Par un bel après-midi de juin, Albert Palma m'a reçu dans son appartement face aux Buttes-Chaumont en compagnie de sa fille Maya, artiste elle aussi et scribe éphémère pour les besoins de notre entretien. Les cris enjoués des enfants que l'on devinait provenir du parc voisin, Albert ne les entendait pas ; Maya se chargea donc d'écrire mes questions au fur et à mesure de notre échange avec une attention où transparaissait à chaque geste l'amour d'une fille pour son père. Il est impossible de résumer en quelques lignes préalables les vies d'Albert Palma.

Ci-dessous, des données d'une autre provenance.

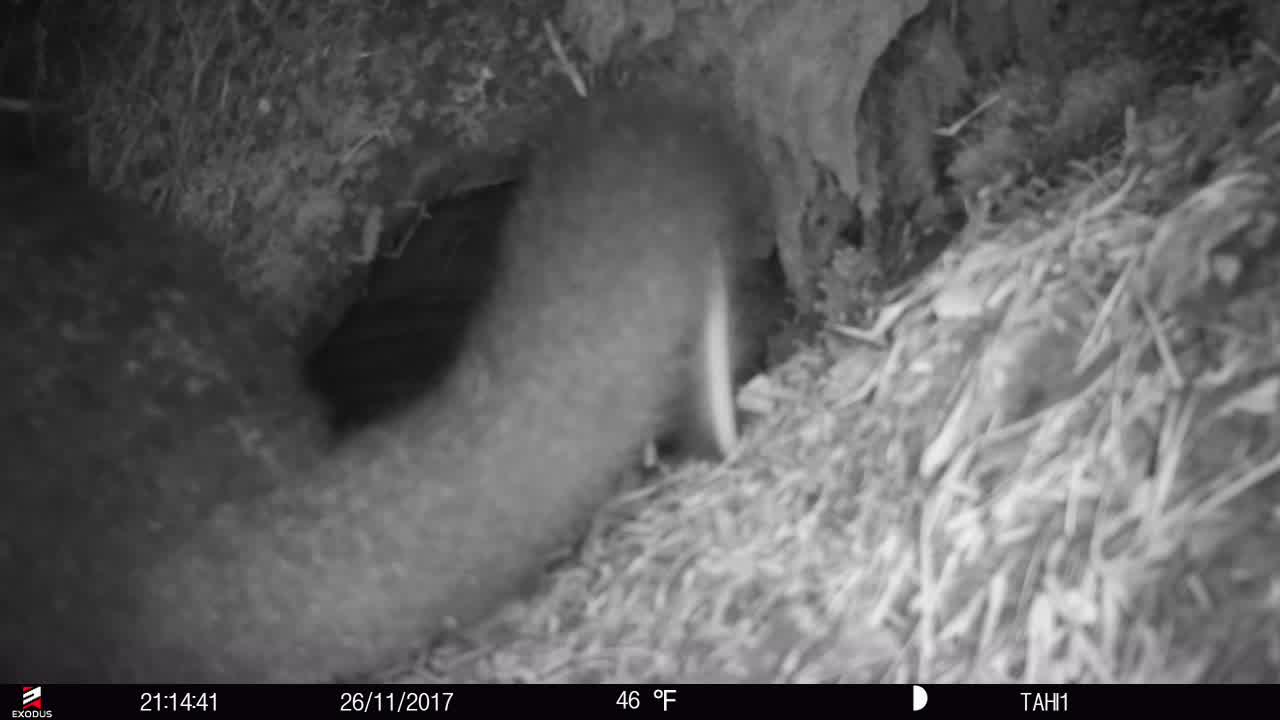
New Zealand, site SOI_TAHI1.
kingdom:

Je dirai juste en vrac qu'il étudia la littérature et l'histoire de l'art, fut bûcheron et aussi comédien avant de devenir maître d'arts martiaux, écrivain, peintre ou encore dessinateur.



Votre entrée dans la pratique du dessin s'est faite en 2003 par la découverte de l'œuvre d'Henry Bauchau. Comment est née cette rencontre littéraire ?


Une nuit, à peine refermée cette merveille littéraire qu'est Le journal d'Antigone, j'ai ressenti le besoin d'en remercier l'auteur. En envoyant ma lettre de lecteur enthousiaste, je n'avais aucun espoir de réponse. Cet acte de reconnaissance fondamentale était une bouteille jetée à la mer. Pourtant, une semaine plus tard, Henry Bauchau m'adressait une lettre manuscrite à l'encre bleu clair où, s'excusant du retard pris à me répondre, il se disait bouleversé par ma lettre et me priait d'attendre un peu pour que nous développions notre relation. J'étais hors sol, hors ciel, laminé tellement j'étais heureux ! Ce fut pour moi un événement considérable, même si je n'en pris la mesure que plus tard.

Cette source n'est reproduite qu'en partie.